Purpose: To describe a case of newly diagnosed Hashimoto thyroiditis (HT) suffering acute-onset rapidly progressive peripheral polyneuropathy.
Case Report: A 12-year-old girl presented for the first time to our Department because of a 2-week history of left upper limb weakness and paresthaesia. She was newly diagnosed with mild hypothyroidism due to HT and started on levothyroxine (LT4). On physical examination, she had diminished touch sensation on left upper limb and bilateral absence of knee reflexes. Electrophysiological study was indicative of acute sensory polyneuropathy and cerebrospinal fluid (CSF) examination revealed slightly elevated albumin with normal cell count. Based on these findings, the patient received intravenous immunoglobulin treatment with the suspicion of Guillain-Barré syndrome.

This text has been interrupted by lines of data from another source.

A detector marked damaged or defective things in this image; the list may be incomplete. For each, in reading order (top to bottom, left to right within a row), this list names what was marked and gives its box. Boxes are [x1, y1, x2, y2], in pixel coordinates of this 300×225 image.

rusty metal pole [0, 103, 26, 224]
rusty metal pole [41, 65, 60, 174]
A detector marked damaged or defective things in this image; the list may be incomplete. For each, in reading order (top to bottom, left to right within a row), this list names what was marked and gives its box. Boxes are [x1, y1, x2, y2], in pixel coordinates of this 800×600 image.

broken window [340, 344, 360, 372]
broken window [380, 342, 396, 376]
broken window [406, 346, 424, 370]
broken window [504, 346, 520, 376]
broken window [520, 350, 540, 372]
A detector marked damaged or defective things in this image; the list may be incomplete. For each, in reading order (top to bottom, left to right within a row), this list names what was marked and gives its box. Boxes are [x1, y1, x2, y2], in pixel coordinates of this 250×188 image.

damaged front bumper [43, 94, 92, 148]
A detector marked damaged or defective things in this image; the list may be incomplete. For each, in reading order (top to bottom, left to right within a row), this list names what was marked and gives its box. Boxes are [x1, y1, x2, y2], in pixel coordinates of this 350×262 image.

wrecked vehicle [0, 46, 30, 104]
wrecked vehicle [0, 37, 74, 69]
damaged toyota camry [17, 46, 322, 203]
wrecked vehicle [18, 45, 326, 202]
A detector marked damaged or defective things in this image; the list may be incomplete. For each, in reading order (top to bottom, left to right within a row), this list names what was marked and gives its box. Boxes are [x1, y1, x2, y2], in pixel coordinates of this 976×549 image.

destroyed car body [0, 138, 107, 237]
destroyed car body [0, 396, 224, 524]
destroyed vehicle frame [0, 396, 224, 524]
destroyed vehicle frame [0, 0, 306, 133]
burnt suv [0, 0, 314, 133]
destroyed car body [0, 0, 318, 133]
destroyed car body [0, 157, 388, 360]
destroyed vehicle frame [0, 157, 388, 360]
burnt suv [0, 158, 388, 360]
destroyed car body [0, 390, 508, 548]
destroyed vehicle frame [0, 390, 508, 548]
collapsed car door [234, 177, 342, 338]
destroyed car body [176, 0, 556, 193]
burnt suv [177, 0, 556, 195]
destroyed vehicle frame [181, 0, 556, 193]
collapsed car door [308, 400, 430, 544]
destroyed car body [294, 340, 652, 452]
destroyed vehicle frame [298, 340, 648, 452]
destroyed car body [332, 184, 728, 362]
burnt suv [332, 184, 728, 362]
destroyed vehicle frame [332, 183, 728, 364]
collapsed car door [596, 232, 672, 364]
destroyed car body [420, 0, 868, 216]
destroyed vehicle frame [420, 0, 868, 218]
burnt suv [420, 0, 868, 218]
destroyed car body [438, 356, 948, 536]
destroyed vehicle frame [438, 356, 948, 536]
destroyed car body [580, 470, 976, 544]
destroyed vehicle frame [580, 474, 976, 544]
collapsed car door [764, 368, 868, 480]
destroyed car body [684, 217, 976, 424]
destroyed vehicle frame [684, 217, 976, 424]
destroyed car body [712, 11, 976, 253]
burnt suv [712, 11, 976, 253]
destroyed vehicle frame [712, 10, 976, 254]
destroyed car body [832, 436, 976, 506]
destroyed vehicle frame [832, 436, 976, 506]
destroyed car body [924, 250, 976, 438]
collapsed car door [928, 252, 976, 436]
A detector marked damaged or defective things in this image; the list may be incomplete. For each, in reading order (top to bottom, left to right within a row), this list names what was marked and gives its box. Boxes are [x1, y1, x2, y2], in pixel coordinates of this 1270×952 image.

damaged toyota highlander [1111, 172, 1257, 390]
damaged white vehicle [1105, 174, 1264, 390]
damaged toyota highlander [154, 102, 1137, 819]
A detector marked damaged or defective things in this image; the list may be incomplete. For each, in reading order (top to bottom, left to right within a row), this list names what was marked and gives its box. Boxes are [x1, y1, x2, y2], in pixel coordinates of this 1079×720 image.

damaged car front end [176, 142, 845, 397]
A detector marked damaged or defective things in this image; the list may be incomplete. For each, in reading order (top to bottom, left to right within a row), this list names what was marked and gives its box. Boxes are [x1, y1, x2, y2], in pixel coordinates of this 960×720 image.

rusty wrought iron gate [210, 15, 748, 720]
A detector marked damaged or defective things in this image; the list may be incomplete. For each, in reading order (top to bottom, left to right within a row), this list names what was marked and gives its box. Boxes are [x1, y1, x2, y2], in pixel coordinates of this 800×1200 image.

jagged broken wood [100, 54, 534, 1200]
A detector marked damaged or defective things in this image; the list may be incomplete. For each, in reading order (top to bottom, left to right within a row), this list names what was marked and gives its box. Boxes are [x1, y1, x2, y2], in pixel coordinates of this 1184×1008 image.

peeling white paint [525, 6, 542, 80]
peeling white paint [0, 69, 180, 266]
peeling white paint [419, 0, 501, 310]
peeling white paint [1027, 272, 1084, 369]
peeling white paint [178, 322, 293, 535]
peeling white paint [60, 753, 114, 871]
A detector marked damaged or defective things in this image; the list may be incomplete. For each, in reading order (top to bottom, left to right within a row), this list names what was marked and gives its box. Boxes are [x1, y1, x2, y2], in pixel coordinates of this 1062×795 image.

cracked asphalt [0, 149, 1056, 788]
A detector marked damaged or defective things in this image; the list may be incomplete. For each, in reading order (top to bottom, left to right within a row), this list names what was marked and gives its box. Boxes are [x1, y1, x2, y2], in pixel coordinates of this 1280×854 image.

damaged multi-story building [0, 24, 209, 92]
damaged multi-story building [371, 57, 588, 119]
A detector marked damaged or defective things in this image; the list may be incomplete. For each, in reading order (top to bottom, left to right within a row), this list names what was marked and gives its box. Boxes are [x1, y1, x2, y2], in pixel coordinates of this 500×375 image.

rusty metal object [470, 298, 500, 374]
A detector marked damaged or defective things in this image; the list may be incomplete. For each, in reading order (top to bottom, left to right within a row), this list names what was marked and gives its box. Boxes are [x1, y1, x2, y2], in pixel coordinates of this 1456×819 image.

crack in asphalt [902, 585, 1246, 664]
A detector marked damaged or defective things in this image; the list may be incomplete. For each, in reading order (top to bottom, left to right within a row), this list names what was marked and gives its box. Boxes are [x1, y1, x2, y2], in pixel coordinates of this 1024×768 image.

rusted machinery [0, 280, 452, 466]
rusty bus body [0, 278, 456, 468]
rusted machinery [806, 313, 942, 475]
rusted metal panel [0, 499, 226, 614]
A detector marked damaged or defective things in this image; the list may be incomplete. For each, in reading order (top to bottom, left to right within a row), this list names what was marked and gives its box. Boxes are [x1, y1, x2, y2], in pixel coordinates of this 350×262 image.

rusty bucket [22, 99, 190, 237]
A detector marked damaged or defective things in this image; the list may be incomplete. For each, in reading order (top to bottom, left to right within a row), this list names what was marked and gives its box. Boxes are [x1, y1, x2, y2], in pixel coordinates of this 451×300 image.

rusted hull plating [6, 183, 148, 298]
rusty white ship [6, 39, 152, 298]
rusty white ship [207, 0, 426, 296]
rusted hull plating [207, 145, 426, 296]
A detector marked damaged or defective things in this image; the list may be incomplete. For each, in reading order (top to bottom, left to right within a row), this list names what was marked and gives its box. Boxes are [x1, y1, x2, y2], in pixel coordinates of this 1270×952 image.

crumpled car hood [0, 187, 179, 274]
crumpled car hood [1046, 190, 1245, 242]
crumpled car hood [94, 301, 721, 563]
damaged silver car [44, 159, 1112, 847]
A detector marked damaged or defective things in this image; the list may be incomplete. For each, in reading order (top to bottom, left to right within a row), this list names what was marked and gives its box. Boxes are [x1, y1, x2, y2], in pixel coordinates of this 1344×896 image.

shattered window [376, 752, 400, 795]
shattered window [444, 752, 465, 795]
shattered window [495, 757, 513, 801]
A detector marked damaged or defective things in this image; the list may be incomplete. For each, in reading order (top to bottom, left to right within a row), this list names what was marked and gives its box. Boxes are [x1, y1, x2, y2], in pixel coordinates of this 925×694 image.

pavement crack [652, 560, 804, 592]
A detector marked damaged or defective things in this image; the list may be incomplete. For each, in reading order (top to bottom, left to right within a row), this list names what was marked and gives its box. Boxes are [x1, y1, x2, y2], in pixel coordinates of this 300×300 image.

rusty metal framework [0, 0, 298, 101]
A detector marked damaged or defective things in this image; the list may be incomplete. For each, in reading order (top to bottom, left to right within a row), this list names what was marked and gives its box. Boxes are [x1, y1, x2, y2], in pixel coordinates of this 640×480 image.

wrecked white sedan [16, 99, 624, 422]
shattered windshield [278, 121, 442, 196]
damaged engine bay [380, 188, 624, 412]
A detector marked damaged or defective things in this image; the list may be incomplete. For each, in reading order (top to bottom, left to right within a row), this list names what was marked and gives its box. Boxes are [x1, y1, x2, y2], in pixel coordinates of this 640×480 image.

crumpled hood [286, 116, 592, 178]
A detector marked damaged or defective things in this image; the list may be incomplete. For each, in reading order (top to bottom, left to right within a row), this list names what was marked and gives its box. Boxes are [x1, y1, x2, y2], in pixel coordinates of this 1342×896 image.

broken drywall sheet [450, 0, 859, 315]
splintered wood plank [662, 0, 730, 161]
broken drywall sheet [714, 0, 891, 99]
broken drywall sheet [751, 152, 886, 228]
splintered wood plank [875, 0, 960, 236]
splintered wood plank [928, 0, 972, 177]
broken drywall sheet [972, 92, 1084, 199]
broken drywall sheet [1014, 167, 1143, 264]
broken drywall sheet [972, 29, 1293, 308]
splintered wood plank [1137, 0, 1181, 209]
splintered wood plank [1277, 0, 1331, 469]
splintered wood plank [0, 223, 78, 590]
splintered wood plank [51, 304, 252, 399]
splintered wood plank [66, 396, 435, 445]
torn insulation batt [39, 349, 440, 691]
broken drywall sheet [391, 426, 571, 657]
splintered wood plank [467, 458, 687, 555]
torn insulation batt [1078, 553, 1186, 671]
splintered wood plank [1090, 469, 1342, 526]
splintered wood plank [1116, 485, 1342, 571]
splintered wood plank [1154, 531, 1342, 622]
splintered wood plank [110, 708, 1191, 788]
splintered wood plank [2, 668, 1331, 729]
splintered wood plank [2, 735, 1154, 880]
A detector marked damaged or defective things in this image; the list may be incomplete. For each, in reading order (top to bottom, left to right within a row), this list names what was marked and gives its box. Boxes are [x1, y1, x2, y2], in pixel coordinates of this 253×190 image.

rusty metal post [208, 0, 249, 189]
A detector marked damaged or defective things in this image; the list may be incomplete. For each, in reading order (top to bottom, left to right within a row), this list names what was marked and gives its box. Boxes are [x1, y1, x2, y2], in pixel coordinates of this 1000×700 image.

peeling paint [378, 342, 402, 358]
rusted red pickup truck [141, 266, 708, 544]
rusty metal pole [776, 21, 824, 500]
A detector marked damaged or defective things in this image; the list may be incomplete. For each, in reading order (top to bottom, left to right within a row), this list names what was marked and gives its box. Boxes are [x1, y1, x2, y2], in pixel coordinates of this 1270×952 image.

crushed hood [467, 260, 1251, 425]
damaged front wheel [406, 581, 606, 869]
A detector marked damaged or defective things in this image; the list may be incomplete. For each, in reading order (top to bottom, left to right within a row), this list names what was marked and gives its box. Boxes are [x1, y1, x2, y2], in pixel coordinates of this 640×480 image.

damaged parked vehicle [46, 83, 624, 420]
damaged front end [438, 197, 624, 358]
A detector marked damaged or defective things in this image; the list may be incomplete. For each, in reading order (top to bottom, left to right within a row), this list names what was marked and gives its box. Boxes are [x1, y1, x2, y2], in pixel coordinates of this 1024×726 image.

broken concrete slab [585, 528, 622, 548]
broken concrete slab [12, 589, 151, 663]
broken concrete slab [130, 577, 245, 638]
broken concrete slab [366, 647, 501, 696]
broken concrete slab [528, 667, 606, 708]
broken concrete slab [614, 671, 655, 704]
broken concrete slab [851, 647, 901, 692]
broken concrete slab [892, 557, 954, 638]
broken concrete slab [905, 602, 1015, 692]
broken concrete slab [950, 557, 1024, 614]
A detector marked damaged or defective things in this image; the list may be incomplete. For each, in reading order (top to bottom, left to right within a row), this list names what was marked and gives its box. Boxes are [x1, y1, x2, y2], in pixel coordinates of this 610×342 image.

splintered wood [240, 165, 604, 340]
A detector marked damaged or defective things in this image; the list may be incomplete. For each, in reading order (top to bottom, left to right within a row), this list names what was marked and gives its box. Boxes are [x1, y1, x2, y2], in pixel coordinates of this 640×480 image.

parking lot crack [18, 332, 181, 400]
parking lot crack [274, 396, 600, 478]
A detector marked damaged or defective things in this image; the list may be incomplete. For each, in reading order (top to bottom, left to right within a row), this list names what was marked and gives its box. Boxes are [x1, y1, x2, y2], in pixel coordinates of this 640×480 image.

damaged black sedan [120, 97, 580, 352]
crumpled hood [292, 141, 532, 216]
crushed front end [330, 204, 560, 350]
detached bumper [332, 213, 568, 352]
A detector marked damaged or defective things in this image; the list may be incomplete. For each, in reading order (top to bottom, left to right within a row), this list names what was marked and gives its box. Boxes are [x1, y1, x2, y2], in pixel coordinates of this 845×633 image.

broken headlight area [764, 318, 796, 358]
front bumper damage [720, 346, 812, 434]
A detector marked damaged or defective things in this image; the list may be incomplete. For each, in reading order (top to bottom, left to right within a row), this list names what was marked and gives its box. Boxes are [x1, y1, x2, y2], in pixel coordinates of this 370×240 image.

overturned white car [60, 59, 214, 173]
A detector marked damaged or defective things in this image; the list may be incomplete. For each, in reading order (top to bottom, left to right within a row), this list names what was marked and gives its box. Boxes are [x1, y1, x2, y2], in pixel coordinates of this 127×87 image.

The following days clinical deterioration was recorded; she had wide based standing, her gait was slightly ataxic and she developed acute onset moderately severe, continuous, burning pain affecting her left foot. Meanwhile, thyroid function evaluation questioned the need for LT4 substitution therapy since thyroid stimulating hormone levels were suppressed and free thyroxine concentration was elevated; HT was confirmed by high titers of antithyroid antibodies. Further detailed history and physical examination revealed signs and symptoms of hyperthyroidism (weight loss, tremor, anxiety, sleeplessness, palpitations, diarrhea). Based on negative thyroid stimulating immunoglobulin a diagnosis of iatrogenic hyperthyroidism was made. LT4 was discontinued and beta-blocker was prescribed because of severe tachycardia and hypertension leading to gradual clinical and biochemical improvement. Despite the normalisation of thyroid hormones, deterioration of weight loss and neuropathic pain alongside with secondary amenorrhea necessitated further evaluation of sensory polyneuropathy including anorexia nervosa. Potential causes of neuropathy (vitamin deficiency, metabolic, toxic, infectious, inflammatory, autoimmune, paraneoplastic, inherited) were excluded. On 6-month follow-up, the patient is euthyroid, while signs and symptoms of hyperthyroidism have resolved; she gained the lost weight and her menstruation normalised; however, glove and stocking distribution neuropathy has improved but persists. Based on this clinical course, HT can be considered the cause of neuropathy explaining also the slightly elevated CSF albumin levels.
Conclusion: This case experiencing the wide spectrum of thyroid dysfunction, from hypothyroidism to hyperthyroidism and finally to euthyroidism underlies the necessity of thyroid function evaluation in children with acute polyneuropathy. Symptoms of neuropathy may precede the diagnosis of hypothyroidism and persist despite normalisation of thyroid hormone levels.